To give you a little background, I now have 6 ESX hosts with 58 VMs. Each host has dual-iSCSI HBAs with 1GbE connections. All Exchange 2007 roles have been virtualized, however we currently only have 1 out of 5 mailbox servers running as a virtual machine. We have a number of other workload types virtualized including file, print, SQL, web servers, etc.
Management has decided to stop virtualizing Exchange servers. Why? Fear generated by the FUD that surrounds the performance characteristics of various storage transports - in this case iSCSI via GbE. The only way to fight FUD is with facts. Towards this effort I have performed some calculations in an attempt to answer 2 questions:
1. How well is our storage transport performing given current virtualized workloads?
2. How much "performance capacity" do we have remaining?
I added up the average bandwidth utilization of all 6 of my ESX hosts which totaled 11008KBps.

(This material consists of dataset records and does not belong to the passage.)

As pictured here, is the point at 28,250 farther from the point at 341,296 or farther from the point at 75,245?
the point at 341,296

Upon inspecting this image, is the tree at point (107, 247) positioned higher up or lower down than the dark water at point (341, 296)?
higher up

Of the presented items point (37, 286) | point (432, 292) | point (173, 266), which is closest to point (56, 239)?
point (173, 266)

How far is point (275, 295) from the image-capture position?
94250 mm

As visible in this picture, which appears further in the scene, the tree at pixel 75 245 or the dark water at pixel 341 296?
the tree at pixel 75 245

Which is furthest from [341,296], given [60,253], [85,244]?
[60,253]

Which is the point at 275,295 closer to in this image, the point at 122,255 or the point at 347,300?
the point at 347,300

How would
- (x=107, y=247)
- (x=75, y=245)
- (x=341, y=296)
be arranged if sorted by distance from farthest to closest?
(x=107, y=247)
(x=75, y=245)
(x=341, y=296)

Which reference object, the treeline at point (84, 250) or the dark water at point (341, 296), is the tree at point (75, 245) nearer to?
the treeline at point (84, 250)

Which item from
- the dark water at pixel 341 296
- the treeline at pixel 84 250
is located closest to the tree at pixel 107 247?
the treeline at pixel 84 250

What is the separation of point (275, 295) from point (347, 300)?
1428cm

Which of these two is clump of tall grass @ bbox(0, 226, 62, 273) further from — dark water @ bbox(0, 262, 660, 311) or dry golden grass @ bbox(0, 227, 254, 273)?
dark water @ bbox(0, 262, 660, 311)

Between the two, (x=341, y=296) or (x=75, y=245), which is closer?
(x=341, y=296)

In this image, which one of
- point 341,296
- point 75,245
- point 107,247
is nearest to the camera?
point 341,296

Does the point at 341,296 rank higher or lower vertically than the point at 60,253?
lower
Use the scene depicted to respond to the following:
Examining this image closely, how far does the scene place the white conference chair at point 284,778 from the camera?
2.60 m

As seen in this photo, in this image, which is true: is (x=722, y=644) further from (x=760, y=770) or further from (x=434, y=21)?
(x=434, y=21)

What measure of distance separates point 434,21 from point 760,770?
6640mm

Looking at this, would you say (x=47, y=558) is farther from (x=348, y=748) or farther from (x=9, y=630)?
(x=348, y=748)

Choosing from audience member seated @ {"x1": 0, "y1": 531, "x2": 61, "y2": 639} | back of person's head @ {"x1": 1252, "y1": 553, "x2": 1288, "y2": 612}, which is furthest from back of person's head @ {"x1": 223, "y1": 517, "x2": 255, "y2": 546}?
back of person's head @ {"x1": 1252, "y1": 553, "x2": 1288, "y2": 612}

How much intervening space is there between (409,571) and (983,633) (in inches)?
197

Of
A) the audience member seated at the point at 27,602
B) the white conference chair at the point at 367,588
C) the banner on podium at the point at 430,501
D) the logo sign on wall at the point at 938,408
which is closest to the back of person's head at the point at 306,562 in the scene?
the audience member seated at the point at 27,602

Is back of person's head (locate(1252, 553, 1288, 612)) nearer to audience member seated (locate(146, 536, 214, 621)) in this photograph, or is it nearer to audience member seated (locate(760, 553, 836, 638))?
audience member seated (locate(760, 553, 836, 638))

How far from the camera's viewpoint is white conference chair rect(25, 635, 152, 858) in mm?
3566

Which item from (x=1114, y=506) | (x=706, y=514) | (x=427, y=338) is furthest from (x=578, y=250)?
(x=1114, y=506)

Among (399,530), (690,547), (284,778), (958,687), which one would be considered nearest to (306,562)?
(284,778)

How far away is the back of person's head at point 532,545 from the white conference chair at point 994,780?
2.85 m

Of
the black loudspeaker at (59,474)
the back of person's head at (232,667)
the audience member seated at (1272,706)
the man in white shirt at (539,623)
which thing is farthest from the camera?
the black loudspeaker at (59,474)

This converts to 0.09Gbps out of 2Gbps or 4.5% bandwidth utilization. I then added up the maximum utilization of all 6 ESX hosts. This would be the high-point of the peaks or bursts in utilization. The result was 0.48Gbps.

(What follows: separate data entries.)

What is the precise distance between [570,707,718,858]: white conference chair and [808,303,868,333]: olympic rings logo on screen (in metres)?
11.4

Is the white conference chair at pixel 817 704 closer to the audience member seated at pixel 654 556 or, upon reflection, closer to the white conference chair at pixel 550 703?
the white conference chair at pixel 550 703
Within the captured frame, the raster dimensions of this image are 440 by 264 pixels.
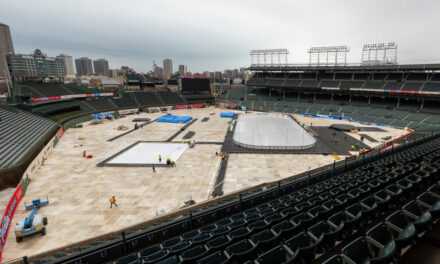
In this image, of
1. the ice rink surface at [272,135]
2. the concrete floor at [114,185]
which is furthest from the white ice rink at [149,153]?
the ice rink surface at [272,135]

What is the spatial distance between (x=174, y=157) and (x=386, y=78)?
237 feet

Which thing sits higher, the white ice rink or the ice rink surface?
the ice rink surface

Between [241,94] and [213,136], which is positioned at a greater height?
[241,94]

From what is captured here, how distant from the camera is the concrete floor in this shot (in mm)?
16109

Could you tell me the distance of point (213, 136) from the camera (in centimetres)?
4306

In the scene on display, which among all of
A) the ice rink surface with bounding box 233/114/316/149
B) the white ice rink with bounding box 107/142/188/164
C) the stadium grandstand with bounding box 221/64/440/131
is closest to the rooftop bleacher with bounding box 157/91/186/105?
the stadium grandstand with bounding box 221/64/440/131

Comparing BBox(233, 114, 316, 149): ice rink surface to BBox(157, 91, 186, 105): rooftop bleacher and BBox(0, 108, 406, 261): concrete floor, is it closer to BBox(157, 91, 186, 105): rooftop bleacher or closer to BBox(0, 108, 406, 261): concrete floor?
BBox(0, 108, 406, 261): concrete floor

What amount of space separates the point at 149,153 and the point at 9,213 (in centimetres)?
1754

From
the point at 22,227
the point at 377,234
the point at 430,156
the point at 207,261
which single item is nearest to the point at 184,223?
the point at 207,261

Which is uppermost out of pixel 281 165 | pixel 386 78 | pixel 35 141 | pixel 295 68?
pixel 295 68

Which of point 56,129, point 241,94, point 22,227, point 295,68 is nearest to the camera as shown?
point 22,227

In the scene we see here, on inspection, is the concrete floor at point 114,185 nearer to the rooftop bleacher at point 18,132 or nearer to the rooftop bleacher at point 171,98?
the rooftop bleacher at point 18,132

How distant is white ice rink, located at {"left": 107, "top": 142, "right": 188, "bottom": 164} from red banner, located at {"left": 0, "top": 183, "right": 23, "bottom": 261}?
34.2 ft

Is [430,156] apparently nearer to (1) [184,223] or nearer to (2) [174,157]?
(1) [184,223]
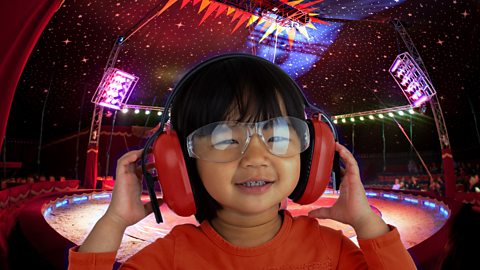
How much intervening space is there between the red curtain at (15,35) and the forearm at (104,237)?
1.46 meters

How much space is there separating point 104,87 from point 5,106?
6.51 m

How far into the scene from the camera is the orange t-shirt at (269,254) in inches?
29.7

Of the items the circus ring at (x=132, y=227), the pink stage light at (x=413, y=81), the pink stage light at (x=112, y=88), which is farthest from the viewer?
the pink stage light at (x=112, y=88)

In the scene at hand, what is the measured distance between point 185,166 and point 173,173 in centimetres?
3

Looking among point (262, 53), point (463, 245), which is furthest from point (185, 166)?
point (262, 53)

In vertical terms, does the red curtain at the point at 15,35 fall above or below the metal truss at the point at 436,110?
below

Assuming we can get 800Mbs of actual bandwidth per connection we have 1.6Gbps useable bandwidth remaining. Note that based on VMware's testing we should be able to reach near wire-speed (2Gbps) if the environment is configured correctly making 1.6Gbps a conservative assumption.
So even if I use the maximum bandwidth measurement of 0.48Gbps, that leaves 1.1Gbs useable. Another way to state it is that my environment is reaching a max of 30% bandwidth utilization.

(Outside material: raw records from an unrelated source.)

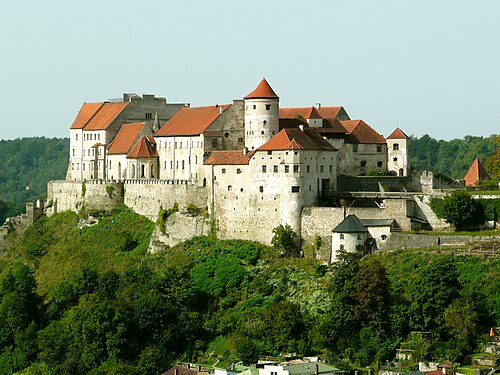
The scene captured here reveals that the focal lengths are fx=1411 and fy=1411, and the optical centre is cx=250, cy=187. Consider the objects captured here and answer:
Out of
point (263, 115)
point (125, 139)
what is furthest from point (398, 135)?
point (125, 139)

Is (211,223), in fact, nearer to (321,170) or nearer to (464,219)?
(321,170)

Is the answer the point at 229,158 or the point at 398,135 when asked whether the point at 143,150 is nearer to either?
the point at 229,158

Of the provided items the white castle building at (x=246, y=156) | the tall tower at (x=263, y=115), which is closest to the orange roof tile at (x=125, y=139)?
the white castle building at (x=246, y=156)

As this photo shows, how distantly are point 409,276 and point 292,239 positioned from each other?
929 centimetres

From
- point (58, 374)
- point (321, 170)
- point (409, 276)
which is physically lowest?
point (58, 374)

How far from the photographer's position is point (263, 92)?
84125 mm

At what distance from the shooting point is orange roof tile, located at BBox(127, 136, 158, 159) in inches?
3669

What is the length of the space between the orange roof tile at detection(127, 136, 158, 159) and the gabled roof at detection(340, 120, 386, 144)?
43.8ft

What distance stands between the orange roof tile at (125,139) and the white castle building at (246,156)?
3.9 inches

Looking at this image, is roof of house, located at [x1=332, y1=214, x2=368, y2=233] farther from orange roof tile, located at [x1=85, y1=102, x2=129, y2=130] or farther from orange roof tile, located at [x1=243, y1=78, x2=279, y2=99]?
orange roof tile, located at [x1=85, y1=102, x2=129, y2=130]

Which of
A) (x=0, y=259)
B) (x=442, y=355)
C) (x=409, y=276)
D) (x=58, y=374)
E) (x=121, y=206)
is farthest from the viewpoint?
(x=0, y=259)

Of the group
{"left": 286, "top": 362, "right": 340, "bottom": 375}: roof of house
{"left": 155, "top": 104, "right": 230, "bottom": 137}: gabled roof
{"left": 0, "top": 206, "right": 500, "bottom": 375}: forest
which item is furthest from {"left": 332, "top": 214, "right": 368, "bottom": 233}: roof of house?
{"left": 155, "top": 104, "right": 230, "bottom": 137}: gabled roof

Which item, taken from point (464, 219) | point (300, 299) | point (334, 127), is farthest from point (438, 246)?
point (334, 127)

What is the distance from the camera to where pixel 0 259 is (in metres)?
103
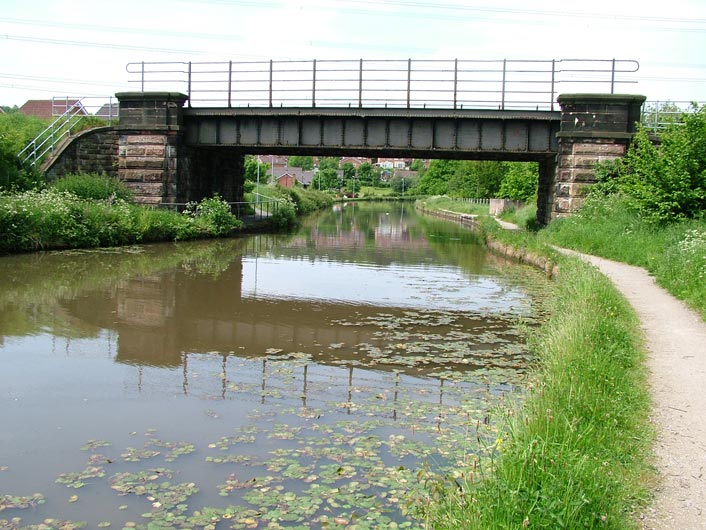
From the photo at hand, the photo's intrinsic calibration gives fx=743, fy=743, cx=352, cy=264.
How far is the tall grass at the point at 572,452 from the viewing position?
14.9 ft

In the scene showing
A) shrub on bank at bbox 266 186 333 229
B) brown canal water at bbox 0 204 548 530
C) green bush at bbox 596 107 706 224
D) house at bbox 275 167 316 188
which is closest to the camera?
brown canal water at bbox 0 204 548 530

The results seemed unbelievable to me at first so I digged a little deeper:
- I found this in a EqualLogic presentation from 2005: "With 2 iSCSI connections and free NIC teaming, payload equals approx. 234 MB/s (1.96Gb/s) or 823GB/Hour. We found 2Gb FC delivers 196 MB/s which equals approx. 689GB/Hour payload." http://communities.vmware.com/servlet/JiveServlet/downloadBody/1806-102-1-1554/VMUG.ppt
- I found this in an iSCSI Virtualization whitepaper from 2007: "For high-performance, mission-critical servers, the cost of Fibre Channel is often justified, because Fibre Channel provides higher bandwidth (4 Gbps vs. 1 Gbps) and lower latency than IP networks. However, many environments are over-served by 4Gbps Fibre Channel links. This is particularly true for hosts running applications characterized by random traffic, such as database applications and Exchange."
http://www.dell.com/downloads/global/products/pvaul/en/iscsi_virtualization.pdf - And here's one from Netapp: "...based on deployments, Netapp has proven over the past 3 years that a scalable, simple to use array with enterprise class reliability can safely be the iSCSI platform for mission-critical applications. Exchange is a perfect
example of a mission critical application that is routinely deployed over iSCSI these days."
http://storagefoo.blogspot.com/2006/05/iscsi-performance-and-deployment.html - Finally, VMware's own testing of storage protocols and their corresponding physical medium from this year: "This paper demonstrates that the four network storage connection options available to ESX Server are all capable of reaching a level of performance limited only by the media and storage devices."
http://www.vmware.com/files/pdf/storage_protocol_perf.pdf
1. I typically read how FC has lower latency than IP. My somewhat empirical belief is that IP's additional latency will not be a big factor when added to the equation.I'm still looking for a way to quantify these factors to better predict the performance characteristics of our IP storage implementation. This is the first part of what I'm sure will be an on-going investigation. It sure would be nice to have a tool that did all of this for me! I have yet to find something that's comprehensive enough on any given storage platform I've managed (IBM DS, EMC Celerra, et al).
2. I've read different sources that state disk IOPS are more important with regards to system performance than storage transport bandwidth utilization.
Also note that I've been monitoring my bandwidth utilization more closely using Vkernel's Capacity Analyzer and can safely say that 11008KBps is high. It's dropped 30-40% over the last two months for various reasons.
Next month I hope to enable jumbo frames in this environment and expect to see some additional performance gain at some level. I'm considering capturing before/after snapshots of various performance metrics and posting the results in a future blog.
In conclusion, this analysis makes me even more confident about the performance of our ESX hosts and virtual infrastructure backend storage transport even if/when I get to virtualize the remaining Exchange mailbox servers.